◆ **The task**: Quote from the first line below through the line that contains "Citations Confucius - Citation", both included, and leave the pictures out.
START Given data
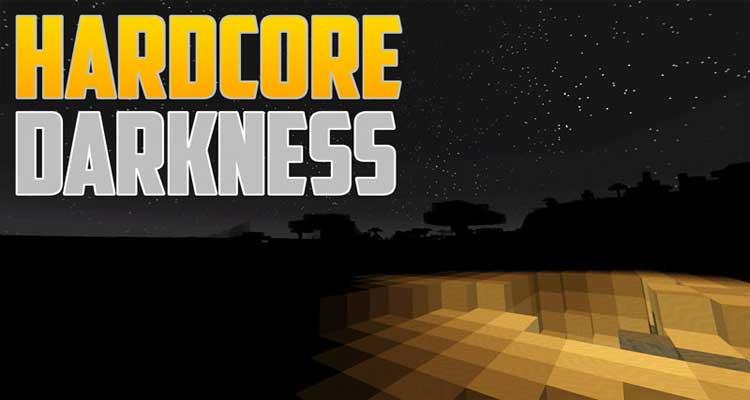 Hardcore Darkness Mod 1.12.2/1.11.2/1.10.2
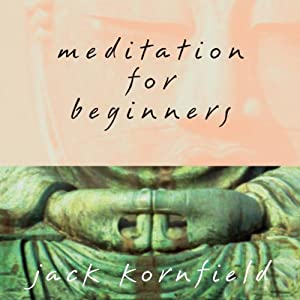 Meditation for Beginners | [Jack Kornfield]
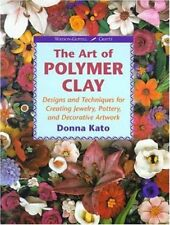 The Art of Polymer Clay: Designs and Techniques fo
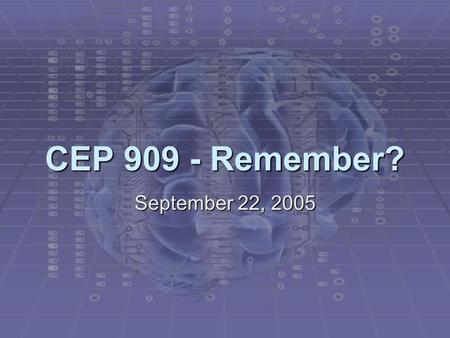CEP 909 - Remember? September 22, 2005. Matthew J. Koehler September 22, 2005CEP 909 - Cognition and Technology Is learning about cognition like this?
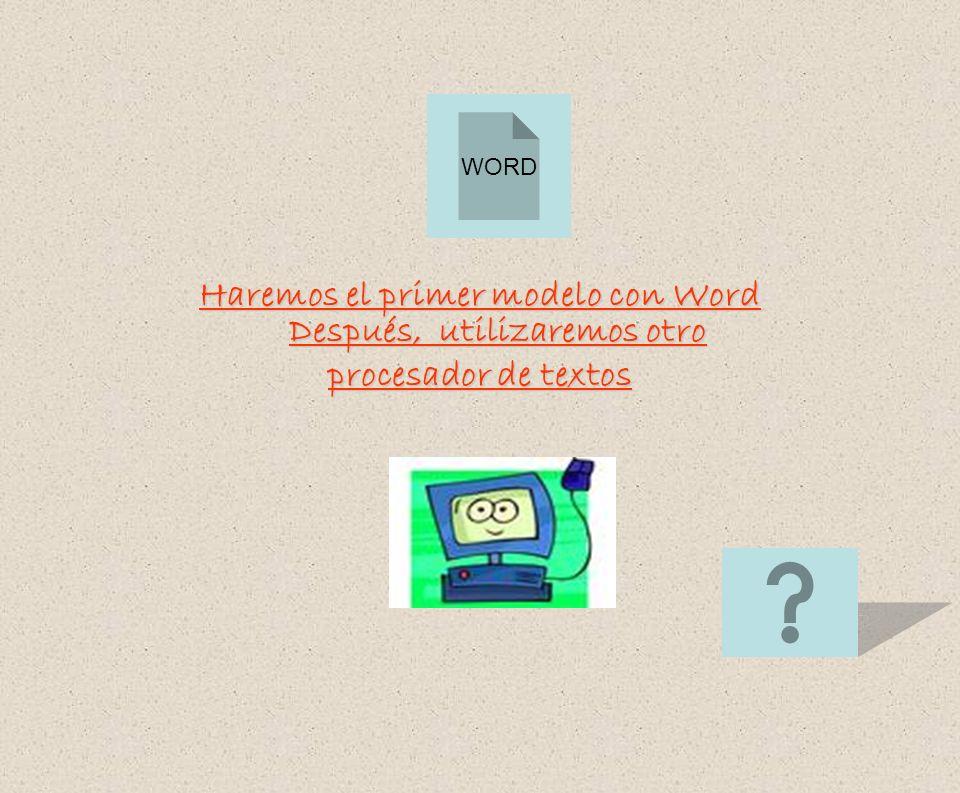 Haremos el primer modelo con Word Después, utilizaremos otro procesador de textos WORD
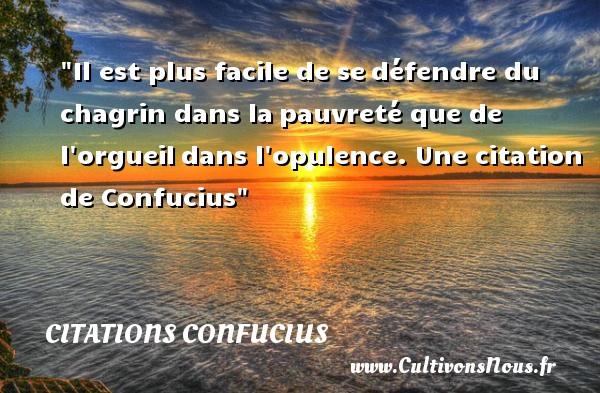 Citations Confucius - Citation facile - Il est plus facile de sedéfendre du chagrin dans lapauvreté que de l orgueildans l opulence.   Confucius   Une citation sur facile CITATIONS CONFUCIUS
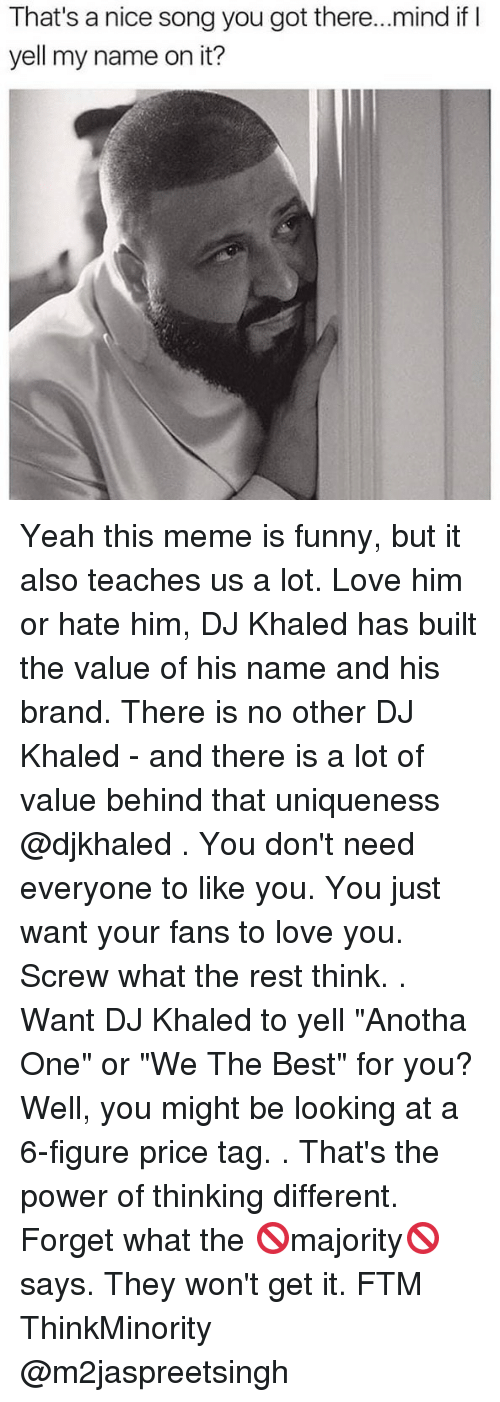 "DJ Khaled, Funny, and Love: That's a nice song you got there...mind ifI  yell my name on it? Yeah this meme is funny, but it also teaches us a lot. Love him or hate him, DJ Khaled has built the value of his name and his brand. There is no other DJ Khaled - and there is a lot of value behind that uniqueness @djkhaled . You don't need everyone to like you. You just want your fans to love you. Screw what the rest think. . Want DJ Khaled to yell ""Anotha One"" or ""We The Best"" for you? Well, you might be looking at a 6-figure price tag. . That's the power of thinking different. Forget what the 🚫majority🚫 says. They won't get it. FTM ThinkMinority @m2jaspreetsingh"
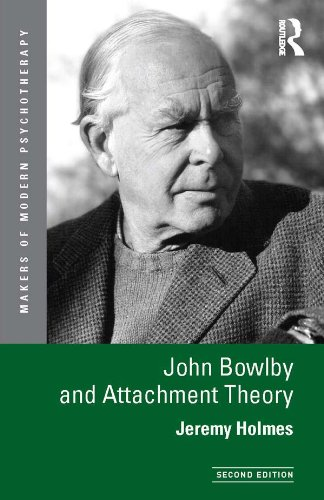 John Bowlby and Attachment Theory (Makers of Modern Psychotherapy) (English Edition)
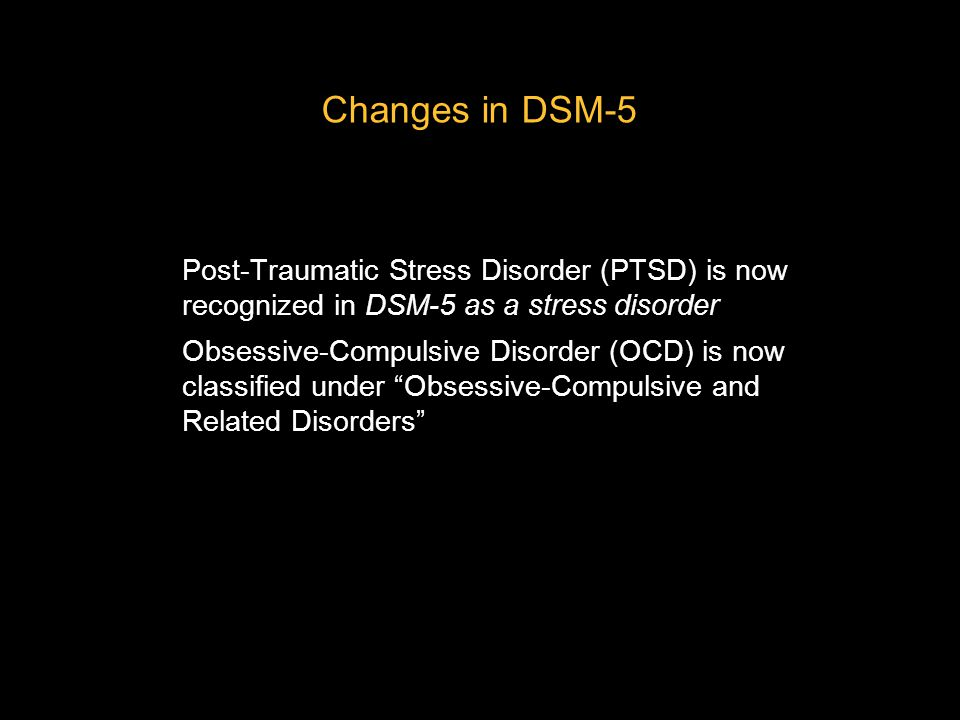Changes in DSM-5 Post-Traumatic Stress Disorder (PTSD) is now recognized in DSM-5 as a stress disorder.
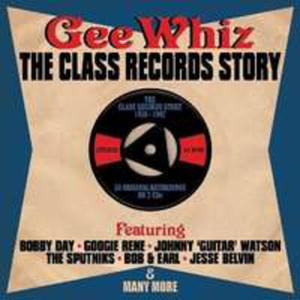 Gee Whiz / Class Records. . - 2839827828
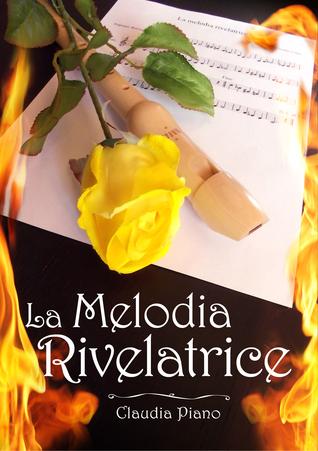 La Melodia Rivelatrice (Armonia, #2)  by  Claudia Piano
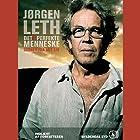 Det uperfekte menneske Audiobook by Jørgen Leth Narrated by Jørgen Leth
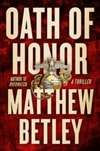 Betley, Matthew | Oath of Honor | Signed First Edition Book
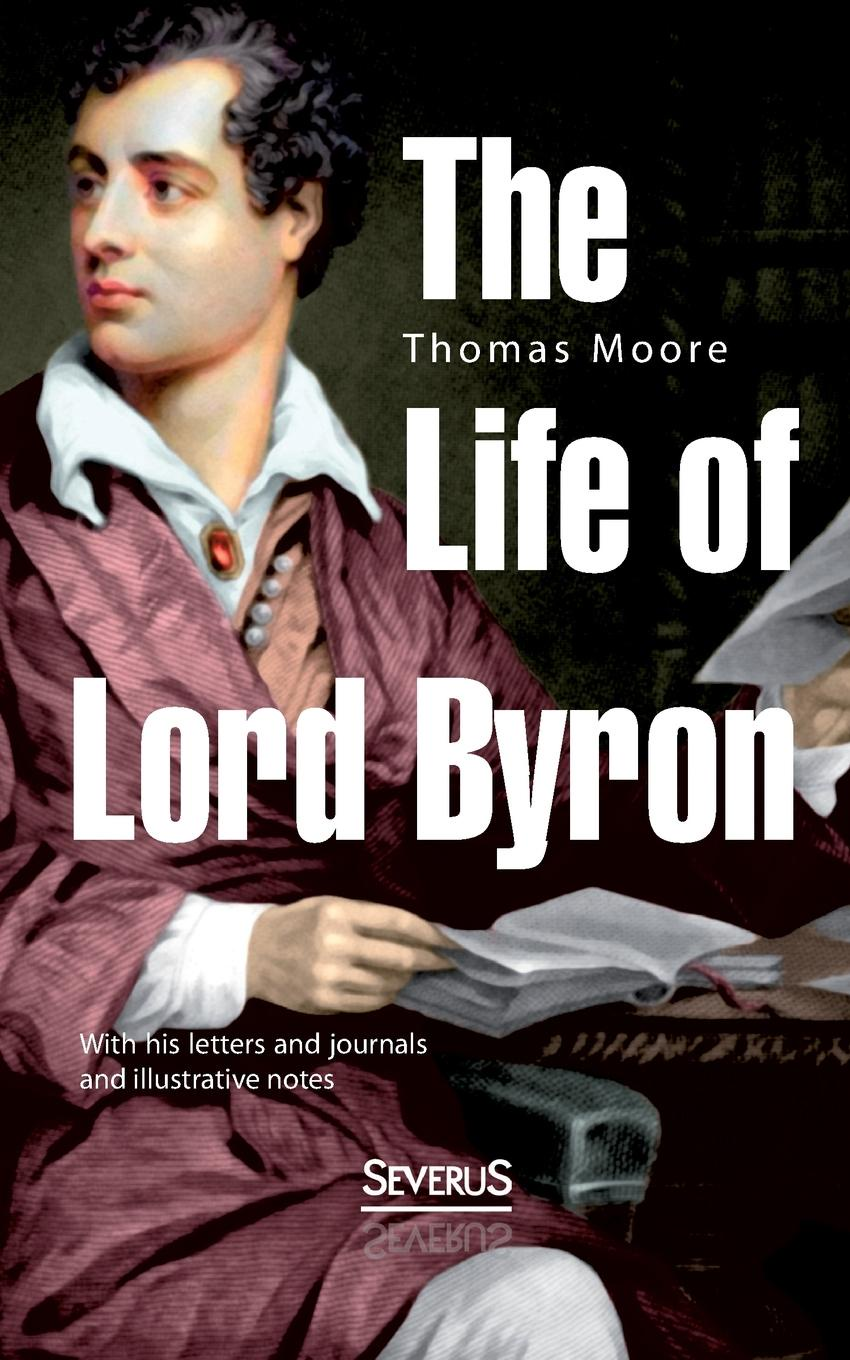 Thomas Moore The Life of Lord Byron margaret moore the welsh lord s mistress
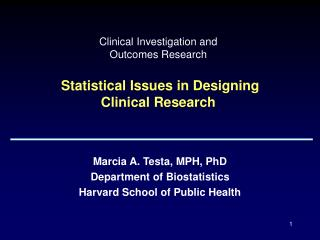Clinical Investigation and  Outcomes Research Statistical Issues in Designing Clinical Research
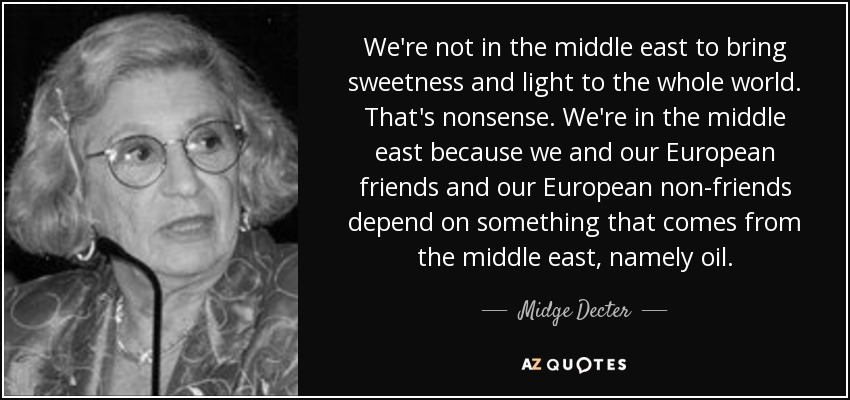 We're not in the middle east to bring sweetness and light to the whole world. That's nonsense. We're in the middle east because we and our European friends and our European non-friends depend on something that comes from the middle east, namely oil. - Midge Decter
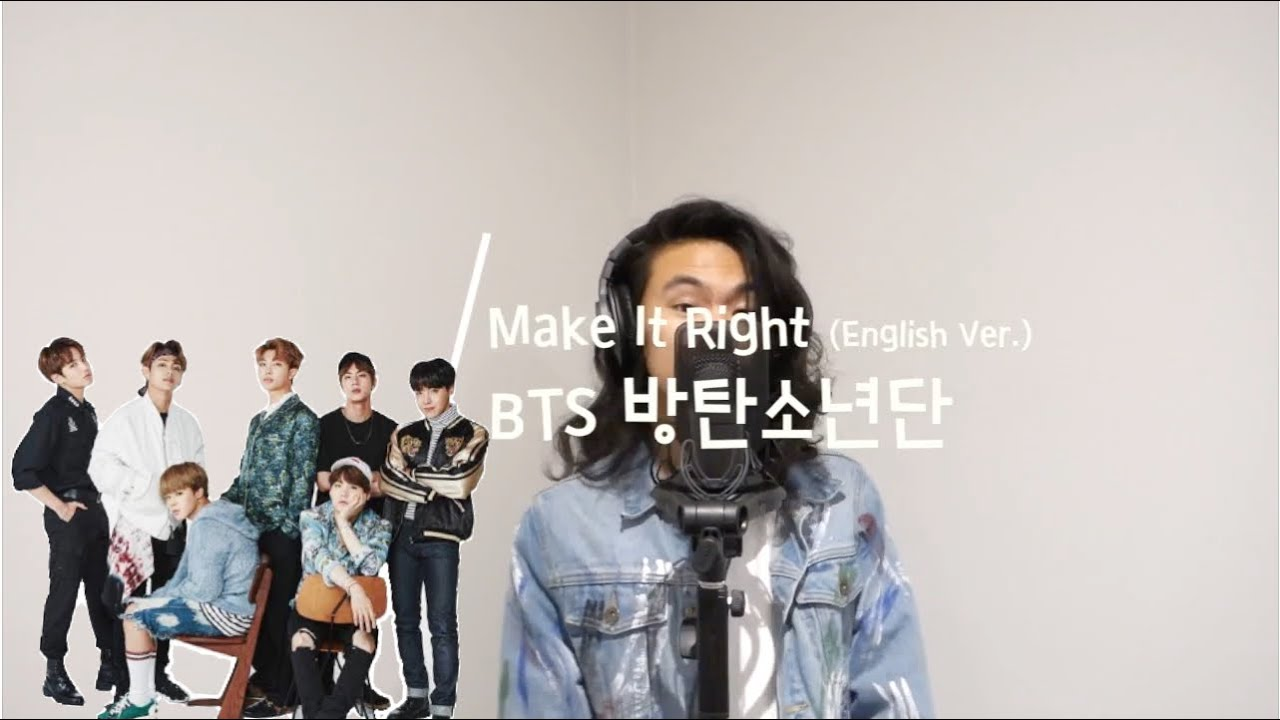 Download Make It Right (English Cover) - BTS (방탄소년단)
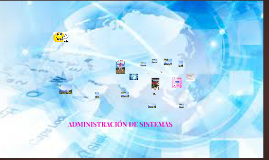 ADMINISTRACIÓN DE SISTEMAS
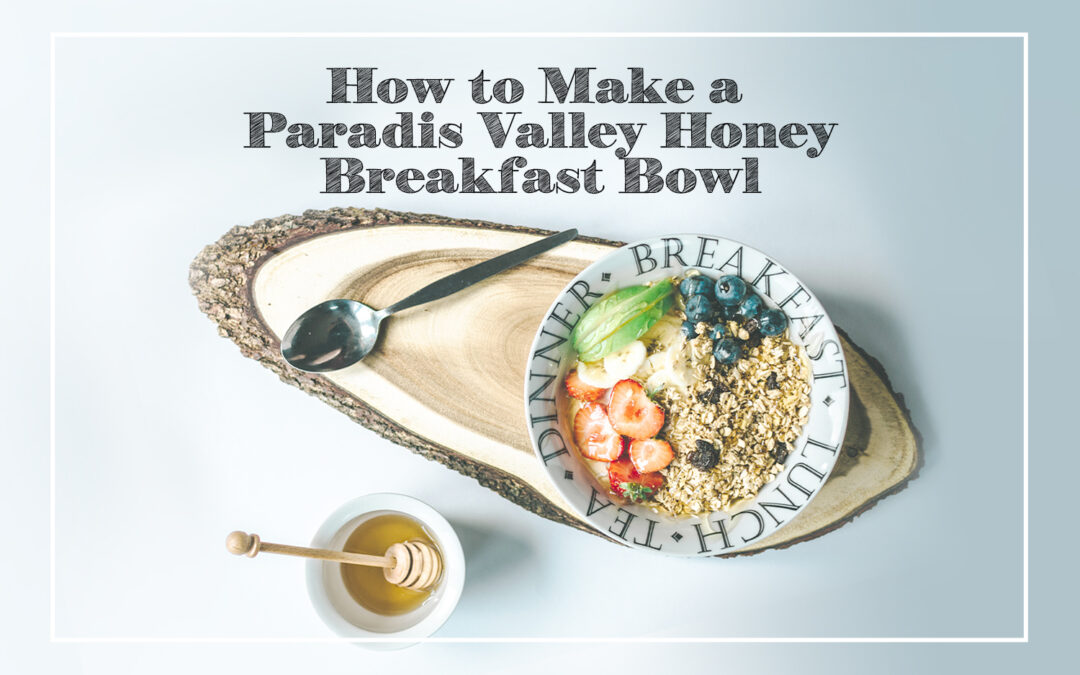 How to Make a Paradis Valley Honey Breakfast Bowl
END Given data
◆ **Reply to the task**:
 Hardcore Darkness Mod 1.12.2/1.11.2/1.10.2
 Meditation for Beginners | [Jack Kornfield]
 The Art of Polymer Clay: Designs and Techniques fo
CEP 909 - Remember? September 22, 2005. Matthew J. Koehler September 22, 2005CEP 909 - Cognition and Technology Is learning about cognition like this?
 Haremos el primer modelo con Word Después, utilizaremos otro procesador de textos WORD
 Citations Confucius - Citation facile - Il est plus facile de sedéfendre du chagrin dans lapauvreté que de l orgueildans l opulence.   Confucius   Une citation sur facile CITATIONS CONFUCIUS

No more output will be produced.